[Items from a data source]
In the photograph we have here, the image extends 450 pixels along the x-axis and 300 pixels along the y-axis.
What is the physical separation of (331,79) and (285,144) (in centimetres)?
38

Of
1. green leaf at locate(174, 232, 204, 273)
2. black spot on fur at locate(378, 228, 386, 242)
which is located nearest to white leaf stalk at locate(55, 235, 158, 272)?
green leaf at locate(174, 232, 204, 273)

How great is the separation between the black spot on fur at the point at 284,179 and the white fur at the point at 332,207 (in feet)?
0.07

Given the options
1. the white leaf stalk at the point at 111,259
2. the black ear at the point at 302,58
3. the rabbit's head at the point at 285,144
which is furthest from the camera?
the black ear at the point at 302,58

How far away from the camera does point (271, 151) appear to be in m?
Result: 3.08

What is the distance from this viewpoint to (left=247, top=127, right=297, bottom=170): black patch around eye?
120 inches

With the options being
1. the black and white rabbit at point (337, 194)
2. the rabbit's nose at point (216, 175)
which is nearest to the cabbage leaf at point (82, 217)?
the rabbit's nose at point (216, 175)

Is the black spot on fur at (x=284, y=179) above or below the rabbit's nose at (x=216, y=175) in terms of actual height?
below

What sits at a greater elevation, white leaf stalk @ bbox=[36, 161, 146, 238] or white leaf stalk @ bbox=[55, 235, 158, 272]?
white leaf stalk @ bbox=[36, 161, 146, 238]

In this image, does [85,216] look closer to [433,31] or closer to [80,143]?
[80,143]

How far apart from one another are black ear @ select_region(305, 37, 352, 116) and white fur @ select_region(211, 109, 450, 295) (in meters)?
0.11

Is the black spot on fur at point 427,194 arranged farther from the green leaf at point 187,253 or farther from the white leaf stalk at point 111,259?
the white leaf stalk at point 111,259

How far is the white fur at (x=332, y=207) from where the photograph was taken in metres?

* Problem requirements
Format the records above as a JSON list of strings, one string per line, with blank lines left out.

* Response to the task
[
  "In the photograph we have here, the image extends 450 pixels along the x-axis and 300 pixels along the y-axis.",
  "What is the physical separation of (331,79) and (285,144) (in centimetres)?",
  "38",
  "Of",
  "1. green leaf at locate(174, 232, 204, 273)",
  "2. black spot on fur at locate(378, 228, 386, 242)",
  "which is located nearest to white leaf stalk at locate(55, 235, 158, 272)?",
  "green leaf at locate(174, 232, 204, 273)",
  "How great is the separation between the black spot on fur at the point at 284,179 and the white fur at the point at 332,207 (in feet)?",
  "0.07",
  "Given the options",
  "1. the white leaf stalk at the point at 111,259",
  "2. the black ear at the point at 302,58",
  "3. the rabbit's head at the point at 285,144",
  "which is furthest from the camera?",
  "the black ear at the point at 302,58",
  "How far away from the camera does point (271, 151) appear to be in m?",
  "Result: 3.08",
  "What is the distance from this viewpoint to (left=247, top=127, right=297, bottom=170): black patch around eye?",
  "120 inches",
  "With the options being",
  "1. the black and white rabbit at point (337, 194)",
  "2. the rabbit's nose at point (216, 175)",
  "which is nearest to the cabbage leaf at point (82, 217)?",
  "the rabbit's nose at point (216, 175)",
  "Is the black spot on fur at (x=284, y=179) above or below the rabbit's nose at (x=216, y=175) in terms of actual height?",
  "below",
  "What sits at a greater elevation, white leaf stalk @ bbox=[36, 161, 146, 238] or white leaf stalk @ bbox=[55, 235, 158, 272]?",
  "white leaf stalk @ bbox=[36, 161, 146, 238]",
  "In this image, does [85,216] look closer to [433,31] or closer to [80,143]?",
  "[80,143]",
  "How far apart from one another are black ear @ select_region(305, 37, 352, 116) and white fur @ select_region(211, 109, 450, 295) (in meters)?",
  "0.11",
  "Is the black spot on fur at point 427,194 arranged farther from the green leaf at point 187,253 or farther from the white leaf stalk at point 111,259?",
  "the white leaf stalk at point 111,259",
  "How far is the white fur at (x=332, y=207) from where the photograph was taken in metres?"
]